(Stored data)
══════════

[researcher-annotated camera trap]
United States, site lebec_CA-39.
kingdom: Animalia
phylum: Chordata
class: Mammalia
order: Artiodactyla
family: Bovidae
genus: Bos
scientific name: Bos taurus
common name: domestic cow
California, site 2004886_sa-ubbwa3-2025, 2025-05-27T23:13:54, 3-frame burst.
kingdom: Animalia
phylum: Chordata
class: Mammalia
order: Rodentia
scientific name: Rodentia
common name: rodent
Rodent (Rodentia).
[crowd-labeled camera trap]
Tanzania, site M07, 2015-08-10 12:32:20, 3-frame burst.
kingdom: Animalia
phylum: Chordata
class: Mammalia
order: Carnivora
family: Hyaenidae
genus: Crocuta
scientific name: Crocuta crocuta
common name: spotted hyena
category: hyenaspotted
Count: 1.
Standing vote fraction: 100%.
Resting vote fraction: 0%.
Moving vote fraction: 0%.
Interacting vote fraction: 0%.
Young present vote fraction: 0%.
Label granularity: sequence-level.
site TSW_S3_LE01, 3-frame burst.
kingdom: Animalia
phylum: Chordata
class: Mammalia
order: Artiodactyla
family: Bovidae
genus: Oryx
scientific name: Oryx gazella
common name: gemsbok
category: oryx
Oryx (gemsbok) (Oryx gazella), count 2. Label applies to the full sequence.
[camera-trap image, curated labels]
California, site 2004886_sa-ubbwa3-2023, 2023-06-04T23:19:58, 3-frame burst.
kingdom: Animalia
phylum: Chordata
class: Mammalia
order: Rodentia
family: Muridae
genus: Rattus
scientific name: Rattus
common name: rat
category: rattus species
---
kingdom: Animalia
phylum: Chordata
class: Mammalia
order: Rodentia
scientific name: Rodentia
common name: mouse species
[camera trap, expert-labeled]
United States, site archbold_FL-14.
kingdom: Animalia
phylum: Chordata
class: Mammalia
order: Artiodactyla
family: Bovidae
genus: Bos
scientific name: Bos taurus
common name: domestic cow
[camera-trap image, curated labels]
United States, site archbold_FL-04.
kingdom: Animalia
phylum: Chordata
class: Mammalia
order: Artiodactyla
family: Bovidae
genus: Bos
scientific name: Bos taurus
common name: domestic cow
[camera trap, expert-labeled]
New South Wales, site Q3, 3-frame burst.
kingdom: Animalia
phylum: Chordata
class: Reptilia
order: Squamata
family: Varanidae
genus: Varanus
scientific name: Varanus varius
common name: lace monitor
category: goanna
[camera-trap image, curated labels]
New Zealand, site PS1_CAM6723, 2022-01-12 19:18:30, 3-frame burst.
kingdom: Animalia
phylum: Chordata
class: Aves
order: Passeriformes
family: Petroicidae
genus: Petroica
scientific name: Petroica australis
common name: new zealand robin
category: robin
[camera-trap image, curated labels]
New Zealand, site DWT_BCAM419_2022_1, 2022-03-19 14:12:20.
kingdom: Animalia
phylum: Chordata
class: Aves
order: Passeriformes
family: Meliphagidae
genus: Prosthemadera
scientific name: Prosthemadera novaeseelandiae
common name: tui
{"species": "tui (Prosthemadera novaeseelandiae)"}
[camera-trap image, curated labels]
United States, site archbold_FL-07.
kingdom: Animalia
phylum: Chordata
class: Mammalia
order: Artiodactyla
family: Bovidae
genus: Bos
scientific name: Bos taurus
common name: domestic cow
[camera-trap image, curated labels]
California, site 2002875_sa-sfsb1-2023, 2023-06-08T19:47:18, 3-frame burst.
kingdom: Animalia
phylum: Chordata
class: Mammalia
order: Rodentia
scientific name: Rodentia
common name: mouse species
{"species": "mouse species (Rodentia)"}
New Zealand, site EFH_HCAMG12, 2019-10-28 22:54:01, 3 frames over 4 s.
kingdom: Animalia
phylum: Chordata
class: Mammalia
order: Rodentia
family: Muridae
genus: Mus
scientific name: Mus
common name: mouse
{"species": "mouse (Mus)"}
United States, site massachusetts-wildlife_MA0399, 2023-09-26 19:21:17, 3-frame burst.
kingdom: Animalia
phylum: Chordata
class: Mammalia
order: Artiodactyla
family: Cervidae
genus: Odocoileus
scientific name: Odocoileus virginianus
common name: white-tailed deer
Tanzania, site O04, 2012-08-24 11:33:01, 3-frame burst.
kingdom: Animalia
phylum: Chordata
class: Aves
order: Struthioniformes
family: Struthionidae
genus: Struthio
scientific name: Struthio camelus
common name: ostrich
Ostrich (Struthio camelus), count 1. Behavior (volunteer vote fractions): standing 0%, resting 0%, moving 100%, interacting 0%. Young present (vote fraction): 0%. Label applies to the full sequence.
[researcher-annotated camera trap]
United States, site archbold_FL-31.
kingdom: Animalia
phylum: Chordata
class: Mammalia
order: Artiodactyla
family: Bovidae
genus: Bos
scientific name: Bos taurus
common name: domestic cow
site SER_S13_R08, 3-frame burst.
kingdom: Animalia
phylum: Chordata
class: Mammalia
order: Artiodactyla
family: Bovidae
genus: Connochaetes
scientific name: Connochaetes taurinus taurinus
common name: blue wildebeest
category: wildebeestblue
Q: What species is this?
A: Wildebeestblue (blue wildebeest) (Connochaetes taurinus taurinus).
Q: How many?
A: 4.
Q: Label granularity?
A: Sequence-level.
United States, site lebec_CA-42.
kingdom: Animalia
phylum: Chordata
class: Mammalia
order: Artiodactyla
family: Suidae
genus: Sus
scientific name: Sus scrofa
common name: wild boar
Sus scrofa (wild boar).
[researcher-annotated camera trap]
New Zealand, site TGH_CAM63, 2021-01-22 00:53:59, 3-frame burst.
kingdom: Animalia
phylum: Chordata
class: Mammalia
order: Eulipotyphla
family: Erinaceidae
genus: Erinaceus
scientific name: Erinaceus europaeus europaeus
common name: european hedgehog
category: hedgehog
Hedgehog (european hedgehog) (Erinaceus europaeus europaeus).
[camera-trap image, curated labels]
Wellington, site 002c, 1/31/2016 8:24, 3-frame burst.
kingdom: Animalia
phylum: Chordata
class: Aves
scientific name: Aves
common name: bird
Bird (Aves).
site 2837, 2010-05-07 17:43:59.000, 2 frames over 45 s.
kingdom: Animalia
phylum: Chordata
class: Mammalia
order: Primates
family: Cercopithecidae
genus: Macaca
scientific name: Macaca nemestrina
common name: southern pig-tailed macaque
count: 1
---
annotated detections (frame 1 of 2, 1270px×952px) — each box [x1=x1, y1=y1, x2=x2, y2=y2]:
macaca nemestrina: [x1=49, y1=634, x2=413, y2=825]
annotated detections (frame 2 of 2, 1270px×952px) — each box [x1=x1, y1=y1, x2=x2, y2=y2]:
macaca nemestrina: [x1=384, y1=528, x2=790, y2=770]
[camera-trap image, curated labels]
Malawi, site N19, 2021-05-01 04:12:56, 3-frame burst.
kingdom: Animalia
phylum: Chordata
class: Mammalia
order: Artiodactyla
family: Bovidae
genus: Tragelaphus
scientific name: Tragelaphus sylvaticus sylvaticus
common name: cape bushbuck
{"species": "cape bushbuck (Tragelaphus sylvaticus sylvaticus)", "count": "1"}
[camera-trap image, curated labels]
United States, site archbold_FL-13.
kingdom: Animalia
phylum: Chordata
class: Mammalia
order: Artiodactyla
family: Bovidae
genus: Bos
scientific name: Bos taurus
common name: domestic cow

══════════

> _Task statement_: Write down every entry exactly.

> _Output of the exercise_:
[researcher-annotated camera trap]
United States, site lebec_CA-39.
kingdom: Animalia
phylum: Chordata
class: Mammalia
order: Artiodactyla
family: Bovidae
genus: Bos
scientific name: Bos taurus
common name: domestic cow
California, site 2004886_sa-ubbwa3-2025, 2025-05-27T23:13:54, 3-frame burst.
kingdom: Animalia
phylum: Chordata
class: Mammalia
order: Rodentia
scientific name: Rodentia
common name: rodent
Rodent (Rodentia).
[crowd-labeled camera trap]
Tanzania, site M07, 2015-08-10 12:32:20, 3-frame burst.
kingdom: Animalia
phylum: Chordata
class: Mammalia
order: Carnivora
family: Hyaenidae
genus: Crocuta
scientific name: Crocuta crocuta
common name: spotted hyena
category: hyenaspotted
Count: 1.
Standing vote fraction: 100%.
Resting vote fraction: 0%.
Moving vote fraction: 0%.
Interacting vote fraction: 0%.
Young present vote fraction: 0%.
Label granularity: sequence-level.
site TSW_S3_LE01, 3-frame burst.
kingdom: Animalia
phylum: Chordata
class: Mammalia
order: Artiodactyla
family: Bovidae
genus: Oryx
scientific name: Oryx gazella
common name: gemsbok
category: oryx
Oryx (gemsbok) (Oryx gazella), count 2. Label applies to the full sequence.
[camera-trap image, curated labels]
California, site 2004886_sa-ubbwa3-2023, 2023-06-04T23:19:58, 3-frame burst.
kingdom: Animalia
phylum: Chordata
class: Mammalia
order: Rodentia
family: Muridae
genus: Rattus
scientific name: Rattus
common name: rat
category: rattus species
---
kingdom: Animalia
phylum: Chordata
class: Mammalia
order: Rodentia
scientific name: Rodentia
common name: mouse species
[camera trap, expert-labeled]
United States, site archbold_FL-14.
kingdom: Animalia
phylum: Chordata
class: Mammalia
order: Artiodactyla
family: Bovidae
genus: Bos
scientific name: Bos taurus
common name: domestic cow
[camera-trap image, curated labels]
United States, site archbold_FL-04.
kingdom: Animalia
phylum: Chordata
class: Mammalia
order: Artiodactyla
family: Bovidae
genus: Bos
scientific name: Bos taurus
common name: domestic cow
[camera trap, expert-labeled]
New South Wales, site Q3, 3-frame burst.
kingdom: Animalia
phylum: Chordata
class: Reptilia
order: Squamata
family: Varanidae
genus: Varanus
scientific name: Varanus varius
common name: lace monitor
category: goanna
[camera-trap image, curated labels]
New Zealand, site PS1_CAM6723, 2022-01-12 19:18:30, 3-frame burst.
kingdom: Animalia
phylum: Chordata
class: Aves
order: Passeriformes
family: Petroicidae
genus: Petroica
scientific name: Petroica australis
common name: new zealand robin
category: robin
[camera-trap image, curated labels]
New Zealand, site DWT_BCAM419_2022_1, 2022-03-19 14:12:20.
kingdom: Animalia
phylum: Chordata
class: Aves
order: Passeriformes
family: Meliphagidae
genus: Prosthemadera
scientific name: Prosthemadera novaeseelandiae
common name: tui
{"species": "tui (Prosthemadera novaeseelandiae)"}
[camera-trap image, curated labels]
United States, site archbold_FL-07.
kingdom: Animalia
phylum: Chordata
class: Mammalia
order: Artiodactyla
family: Bovidae
genus: Bos
scientific name: Bos taurus
common name: domestic cow
[camera-trap image, curated labels]
California, site 2002875_sa-sfsb1-2023, 2023-06-08T19:47:18, 3-frame burst.
kingdom: Animalia
phylum: Chordata
class: Mammalia
order: Rodentia
scientific name: Rodentia
common name: mouse species
{"species": "mouse species (Rodentia)"}
New Zealand, site EFH_HCAMG12, 2019-10-28 22:54:01, 3 frames over 4 s.
kingdom: Animalia
phylum: Chordata
class: Mammalia
order: Rodentia
family: Muridae
genus: Mus
scientific name: Mus
common name: mouse
{"species": "mouse (Mus)"}
United States, site massachusetts-wildlife_MA0399, 2023-09-26 19:21:17, 3-frame burst.
kingdom: Animalia
phylum: Chordata
class: Mammalia
order: Artiodactyla
family: Cervidae
genus: Odocoileus
scientific name: Odocoileus virginianus
common name: white-tailed deer
Tanzania, site O04, 2012-08-24 11:33:01, 3-frame burst.
kingdom: Animalia
phylum: Chordata
class: Aves
order: Struthioniformes
family: Struthionidae
genus: Struthio
scientific name: Struthio camelus
common name: ostrich
Ostrich (Struthio camelus), count 1. Behavior (volunteer vote fractions): standing 0%, resting 0%, moving 100%, interacting 0%. Young present (vote fraction): 0%. Label applies to the full sequence.
[researcher-annotated camera trap]
United States, site archbold_FL-31.
kingdom: Animalia
phylum: Chordata
class: Mammalia
order: Artiodactyla
family: Bovidae
genus: Bos
scientific name: Bos taurus
common name: domestic cow
site SER_S13_R08, 3-frame burst.
kingdom: Animalia
phylum: Chordata
class: Mammalia
order: Artiodactyla
family: Bovidae
genus: Connochaetes
scientific name: Connochaetes taurinus taurinus
common name: blue wildebeest
category: wildebeestblue
Q: What species is this?
A: Wildebeestblue (blue wildebeest) (Connochaetes taurinus taurinus).
Q: How many?
A: 4.
Q: Label granularity?
A: Sequence-level.
United States, site lebec_CA-42.
kingdom: Animalia
phylum: Chordata
class: Mammalia
order: Artiodactyla
family: Suidae
genus: Sus
scientific name: Sus scrofa
common name: wild boar
Sus scrofa (wild boar).
[researcher-annotated camera trap]
New Zealand, site TGH_CAM63, 2021-01-22 00:53:59, 3-frame burst.
kingdom: Animalia
phylum: Chordata
class: Mammalia
order: Eulipotyphla
family: Erinaceidae
genus: Erinaceus
scientific name: Erinaceus europaeus europaeus
common name: european hedgehog
category: hedgehog
Hedgehog (european hedgehog) (Erinaceus europaeus europaeus).
[camera-trap image, curated labels]
Wellington, site 002c, 1/31/2016 8:24, 3-frame burst.
kingdom: Animalia
phylum: Chordata
class: Aves
scientific name: Aves
common name: bird
Bird (Aves).
site 2837, 2010-05-07 17:43:59.000, 2 frames over 45 s.
kingdom: Animalia
phylum: Chordata
class: Mammalia
order: Primates
family: Cercopithecidae
genus: Macaca
scientific name: Macaca nemestrina
common name: southern pig-tailed macaque
count: 1
---
annotated detections (frame 1 of 2, 1270px×952px) — each box [x1=x1, y1=y1, x2=x2, y2=y2]:
macaca nemestrina: [x1=49, y1=634, x2=413, y2=825]
annotated detections (frame 2 of 2, 1270px×952px) — each box [x1=x1, y1=y1, x2=x2, y2=y2]:
macaca nemestrina: [x1=384, y1=528, x2=790, y2=770]
[camera-trap image, curated labels]
Malawi, site N19, 2021-05-01 04:12:56, 3-frame burst.
kingdom: Animalia
phylum: Chordata
class: Mammalia
order: Artiodactyla
family: Bovidae
genus: Tragelaphus
scientific name: Tragelaphus sylvaticus sylvaticus
common name: cape bushbuck
{"species": "cape bushbuck (Tragelaphus sylvaticus sylvaticus)", "count": "1"}
[camera-trap image, curated labels]
United States, site archbold_FL-13.
kingdom: Animalia
phylum: Chordata
class: Mammalia
order: Artiodactyla
family: Bovidae
genus: Bos
scientific name: Bos taurus
common name: domestic cow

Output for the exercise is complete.